Women who had one or more births during 5 years prior to the survey were enquired if their last birth was wanted at the time of birth, at a later time, or not at all. The experience of unplanned pregnancy makes women more conscious; therefore, in all three models, significant positive impact was found on early initiation of contraceptive methods among women who reported their last birth was unplanned. The result also shows that breastfeeding has significant negative effect on the adoption of contraceptive methods to space births during the postpartum period. In other words, women who continued breastfeeding were less likely to early adopt contraceptives as compared with those currently breastfeeding. An important finding of this study was that even after adjusting the other background factors, contraceptive adoption during postpartum period was positively associated with all the three program factors that are as follows: ANC visits, institutional delivery, and postnatal care utilization. This relationship was in line with the earlier reported findings (Barber, 2007; Hotchkiss, Rous, Seiber, & Berruti, 2005). Moreover, the uptake of early contraceptive adoption would increase significantly if women had at least three ANC visits and had returned to the health center for postnatal care within 2 weeks of delivery. The argument was that the utilization of these services contributes to women’s faith in the health systems and their contentment with the health care services, making them more likely to utilize the family planning services. This finding is in contrast with the study conducted in Thailand, which reported that the women who had utilized ANC did not necessarily adopt contraceptives after having index birth (Zerai & Tsui, 2001). However, similar to our finding, research in Mexico, Kenya, Indonesia, the Dominican Republic, and Peru found that the women who delivered in government or private health facilities were more likely to use postpartum contraceptive methods than those who delivered at home (Barber, 2007; Gebreselassie, Rutstein, & Mishra, 2008). The result indicates that antenatal, delivery, and postnatal care services were important windows of invaluable opportunity to educate women about where and when to go for contraceptives.

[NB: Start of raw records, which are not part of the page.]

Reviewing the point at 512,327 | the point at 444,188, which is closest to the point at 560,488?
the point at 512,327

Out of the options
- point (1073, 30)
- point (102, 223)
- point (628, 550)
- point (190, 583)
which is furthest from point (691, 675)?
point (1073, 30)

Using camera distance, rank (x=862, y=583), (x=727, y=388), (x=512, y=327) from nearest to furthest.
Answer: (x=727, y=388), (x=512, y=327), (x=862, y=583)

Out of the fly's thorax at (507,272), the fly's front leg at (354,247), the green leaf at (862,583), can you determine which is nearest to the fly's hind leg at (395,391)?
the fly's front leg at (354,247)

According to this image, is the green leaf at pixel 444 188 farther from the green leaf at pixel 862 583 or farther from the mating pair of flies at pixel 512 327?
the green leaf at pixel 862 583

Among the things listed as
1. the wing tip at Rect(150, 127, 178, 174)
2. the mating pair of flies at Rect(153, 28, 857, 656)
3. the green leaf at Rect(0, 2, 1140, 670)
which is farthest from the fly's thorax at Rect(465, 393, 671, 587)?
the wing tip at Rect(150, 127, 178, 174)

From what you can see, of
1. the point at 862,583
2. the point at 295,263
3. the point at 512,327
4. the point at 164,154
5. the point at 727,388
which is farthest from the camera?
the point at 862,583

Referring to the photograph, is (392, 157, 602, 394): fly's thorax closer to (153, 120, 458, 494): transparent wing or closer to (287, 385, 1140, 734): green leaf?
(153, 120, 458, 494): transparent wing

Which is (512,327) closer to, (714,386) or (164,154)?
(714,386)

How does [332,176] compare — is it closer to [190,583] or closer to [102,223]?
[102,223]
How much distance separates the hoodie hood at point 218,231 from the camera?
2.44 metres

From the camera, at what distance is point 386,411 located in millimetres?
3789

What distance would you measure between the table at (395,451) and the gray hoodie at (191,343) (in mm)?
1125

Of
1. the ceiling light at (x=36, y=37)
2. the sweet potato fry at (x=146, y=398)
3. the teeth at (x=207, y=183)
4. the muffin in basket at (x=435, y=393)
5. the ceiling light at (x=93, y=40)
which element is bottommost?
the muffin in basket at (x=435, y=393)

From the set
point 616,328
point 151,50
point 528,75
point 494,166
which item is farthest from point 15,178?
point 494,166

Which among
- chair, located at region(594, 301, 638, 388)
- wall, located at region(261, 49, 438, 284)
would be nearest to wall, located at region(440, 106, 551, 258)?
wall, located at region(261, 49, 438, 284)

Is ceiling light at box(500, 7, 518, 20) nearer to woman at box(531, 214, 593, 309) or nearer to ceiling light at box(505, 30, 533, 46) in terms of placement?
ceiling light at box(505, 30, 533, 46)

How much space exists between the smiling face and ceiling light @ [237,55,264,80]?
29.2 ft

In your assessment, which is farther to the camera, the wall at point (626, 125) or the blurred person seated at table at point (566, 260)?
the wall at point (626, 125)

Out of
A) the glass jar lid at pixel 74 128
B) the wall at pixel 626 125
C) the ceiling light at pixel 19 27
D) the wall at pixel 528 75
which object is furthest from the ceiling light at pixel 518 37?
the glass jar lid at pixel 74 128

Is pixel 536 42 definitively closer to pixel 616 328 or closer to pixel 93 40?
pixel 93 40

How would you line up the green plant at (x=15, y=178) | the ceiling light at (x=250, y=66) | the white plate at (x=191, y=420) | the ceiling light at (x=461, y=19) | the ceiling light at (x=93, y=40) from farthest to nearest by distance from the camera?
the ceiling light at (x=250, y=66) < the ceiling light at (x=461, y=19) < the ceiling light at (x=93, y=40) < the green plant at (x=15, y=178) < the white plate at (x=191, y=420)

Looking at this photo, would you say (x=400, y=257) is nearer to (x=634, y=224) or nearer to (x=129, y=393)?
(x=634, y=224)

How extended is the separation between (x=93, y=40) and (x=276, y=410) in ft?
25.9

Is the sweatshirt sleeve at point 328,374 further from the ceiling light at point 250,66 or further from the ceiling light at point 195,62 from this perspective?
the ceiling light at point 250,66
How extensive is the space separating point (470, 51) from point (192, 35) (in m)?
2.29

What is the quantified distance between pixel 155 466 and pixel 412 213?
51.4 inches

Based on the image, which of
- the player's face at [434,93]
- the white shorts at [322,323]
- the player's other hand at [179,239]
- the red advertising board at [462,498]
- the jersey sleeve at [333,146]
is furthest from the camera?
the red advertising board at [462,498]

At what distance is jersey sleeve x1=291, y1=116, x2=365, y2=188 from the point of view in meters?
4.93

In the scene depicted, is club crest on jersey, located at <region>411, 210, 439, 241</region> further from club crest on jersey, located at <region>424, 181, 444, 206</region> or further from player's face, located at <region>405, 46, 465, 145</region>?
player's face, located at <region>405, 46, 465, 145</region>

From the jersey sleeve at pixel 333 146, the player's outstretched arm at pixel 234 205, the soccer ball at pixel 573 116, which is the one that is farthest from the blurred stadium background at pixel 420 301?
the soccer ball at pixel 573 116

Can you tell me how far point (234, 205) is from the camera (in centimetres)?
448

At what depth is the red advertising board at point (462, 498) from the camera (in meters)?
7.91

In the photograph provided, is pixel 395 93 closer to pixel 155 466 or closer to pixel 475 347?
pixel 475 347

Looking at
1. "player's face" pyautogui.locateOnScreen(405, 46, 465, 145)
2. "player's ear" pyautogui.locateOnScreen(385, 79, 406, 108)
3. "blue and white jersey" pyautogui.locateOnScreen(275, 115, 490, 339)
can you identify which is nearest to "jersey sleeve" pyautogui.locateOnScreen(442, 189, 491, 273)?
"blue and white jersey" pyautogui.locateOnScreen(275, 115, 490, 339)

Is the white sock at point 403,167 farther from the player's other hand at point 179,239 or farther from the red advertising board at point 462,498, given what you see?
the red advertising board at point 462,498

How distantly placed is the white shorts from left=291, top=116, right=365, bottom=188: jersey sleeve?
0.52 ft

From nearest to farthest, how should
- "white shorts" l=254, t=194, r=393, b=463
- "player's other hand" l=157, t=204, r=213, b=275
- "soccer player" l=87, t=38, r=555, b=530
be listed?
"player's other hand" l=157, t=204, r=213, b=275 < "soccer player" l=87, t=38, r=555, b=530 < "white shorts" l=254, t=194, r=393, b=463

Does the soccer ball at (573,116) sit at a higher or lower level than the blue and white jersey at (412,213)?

Finally, to identify the relative advantages of one MCH indicator over other, wald test has been performed. Findings show that compared with ANC visits, postnatal care did not emerge as a significant factor for contraceptive adoption. This implies that both ANC visits and postnatal care are equally important for contraceptive initiation. The finding was contradictory to the study done in Kenya and Zambia (Do & Hotchkiss, 2013). A key program implication of this study is that the proper utilization of ANC visits, institutional delivery, and postnatal care should be deemed as an important mechanism to encourage postpartum family planning use.